Here he was met by Miss Morville, who said, rather surprisingly, that she had been trying to find him.
“Indeed!” Gervase said, raising his brows. “May I know in what way I can serve you, Miss Morville?”
She coloured, for his tone was not cordial, but her disconcertingly candid gaze did not waver from his face. “I shouldn’t think you could serve me at all, sir,” she said. “I am only desirous of serving Lady St. Erth, which, perhaps, I should have made plain to you at the outset, for I can see that you think I have been guilty of presumption!”
It was now his turn to redden. He said: “I assure you, ma’am, you are mistaken!”
“Well, I don’t suppose that I am, for I expect you are used to be toad-eaten, on account of your high rank,” replied Drusilla frankly. “I should have explained to you that I have no very great opinion of Earls.”
Rising nobly to the occasion, he replied with scarcely a moment’s hesitation: “Yes, I think you should have explained that!”
“You see, I am the daughter of Hervey Morville,” disclosed Drusilla. She added, with all the air of one throwing in a doubler: “And of Cordelia Consett!”
The Earl could think of nothing better to say than that he was a little acquainted with a Sir James Morville, who was a member of White’s Club.
“My uncle,” acknowledged Drusilla. “He is a very worthy man, but not, of course, the equal of my Papa!”

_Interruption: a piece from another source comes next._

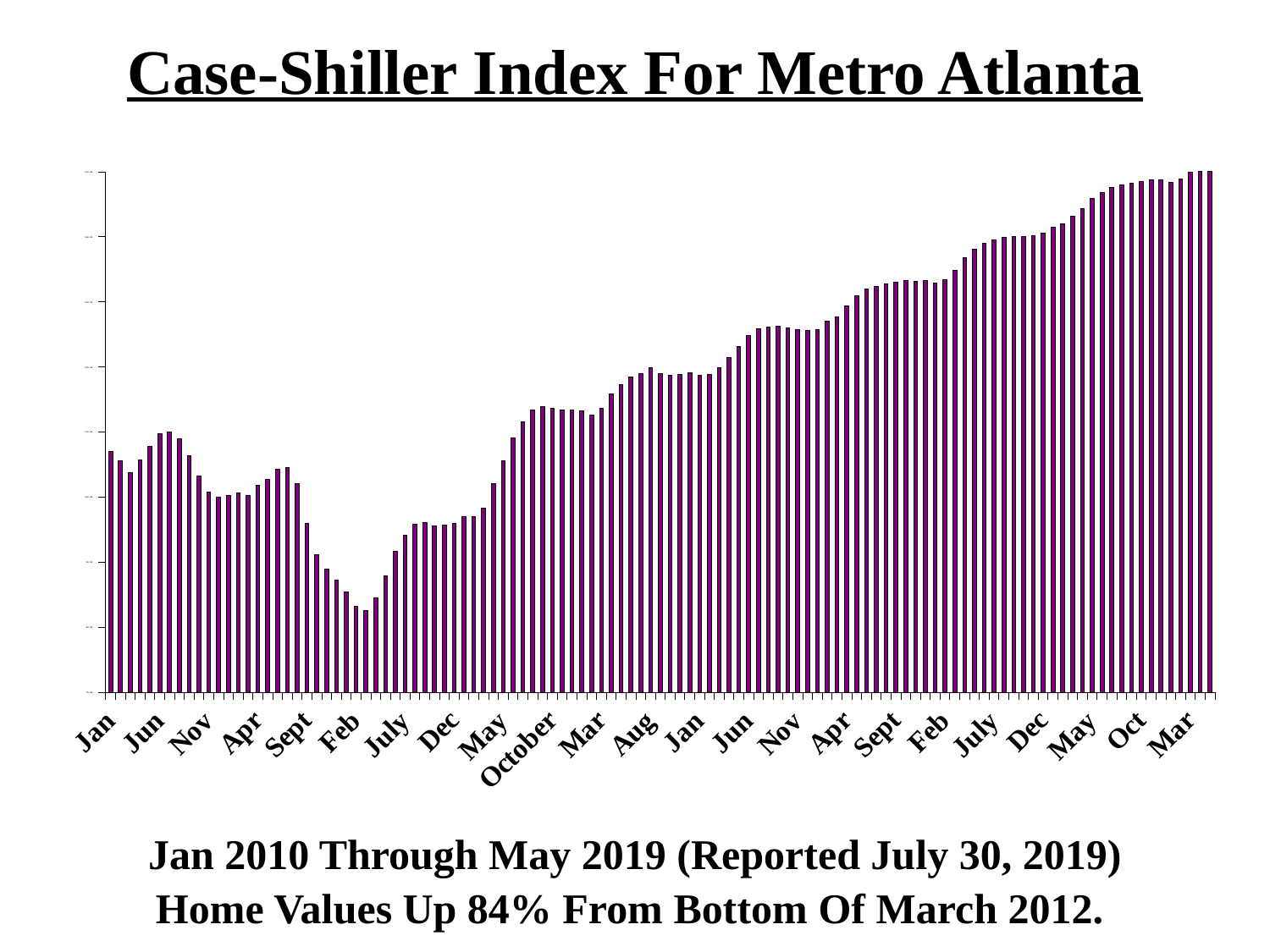
Overall, do the bars rise or fall from the left of the x axis to the right? rise Is the bar at the "Oct" label higher or lower than the bar at the "October" label? higher Is the bar at the first "Jun" label higher or lower than the bar at the second "Jun" label? lower Is the bar at the "Feb" label higher or lower than the bar at the "Dec" label that follows "July"? lower According to the slide text, in which month and year did home values bottom out? March 2012 Between the first "Jan" label and the "Feb" label, do the bars generally rise or fall? fall What is the title of the chart? Case-Shiller Index For Metro Atlanta Which end of the x axis has the tallest bars, the left end or the right end? right end What kind of chart is shown on the slide? bar chart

“Of course not!” agreed Gervase.
“I daresay,” said Drusilla kindly, “that, from the circumstance of your military occupation, you have not had the leisure to read any of Papa’s works, so I should tell you that he is a Philosophical Historian. He is at the moment engaged in writing a History of the French Revolution.”
“From a Republican point-of-view, I collect?”

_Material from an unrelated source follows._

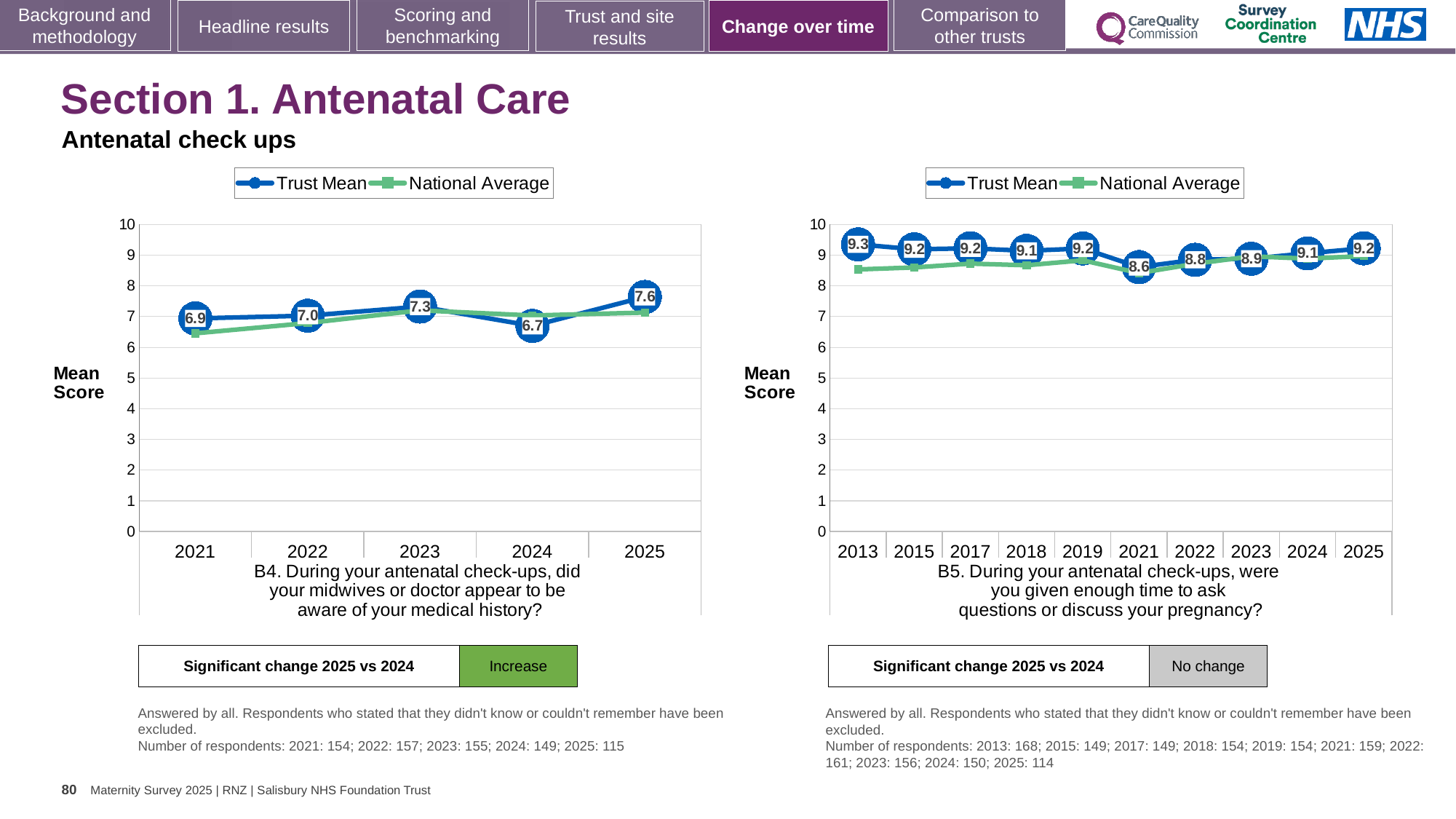
In the right chart (B5), how many years are shown on the x axis? 10 In the left chart (B4), which year has the highest Trust Mean? 2025 In the left chart (B4), which year has the lowest Trust Mean? 2024 In the left chart (B4), is the National Average for 2021 greater or less than 7? less In the left chart (B4), what is the Trust Mean for 2024? 6.7 In the right chart (B5), which year has the lowest Trust Mean? 2021 In the left chart (B4), what is the Trust Mean for 2025? 7.6 In the left chart (B4), what is the difference between the Trust Mean in 2025 and in 2024? 0.9 In the right chart (B5), what is the Trust Mean for 2013? 9.3 In the right chart (B5), is the Trust Mean for 2023 larger or smaller than the Trust Mean for 2025? smaller In the right chart (B5), what is the Trust Mean for 2021? 8.6 What type of chart is used on the left (B4)? Line chart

“Yes, certainly, which makes it sometimes a great labour, for it would be foolish to suppose that his opinions have undergone no change since he first commenced author. That,” said Drusilla, “was before I was born.”
“Oh, yes?” said Gervase politely.
“In those days, you may say that he was as ardent a disciple of Priestley as poor Mr. Coleridge, whom he knew intimately when a very young man. In fact, Papa was a Pantisocrat.”
“A — ?”
She obligingly repeated it. “They were a society of whom the most prominent members were Mr. Coleridge, and Mr. Southey, and my Papa. They formed the intention of emigrating to the banks of the Susquehanna, but, fortunately, neither Mrs. Southey nor Mama considered the scheme practicable, so it was abandoned. I daresay you may have noticed that persons of large intellect have not the least common-sense. In this instance, it was intended that there should be no servants, but everyone should devote himself — or herself, as the case might be — for two hours each day to the performance of the necessary domestic duties, after which the rest of the day was to have been occupied in literary pursuits. But, of course, Mama and Mrs. Southey readily perceived that although the gentlemen might adhere to the two-hour-rule, it would be quite impossible for the ladies to do so. In fact, Mama was of the opinion that although the gentlemen might be induced, if strongly adjured, to draw water, and to chop the necessary wood, they would certainly have done no more. And no one,” continued Miss Morville, with considerable acumen, “could have placed the least reliance on their continued performance of such household tasks, for, you know, if they had been engaged in philosophical discussion they would have forgotten all about them.”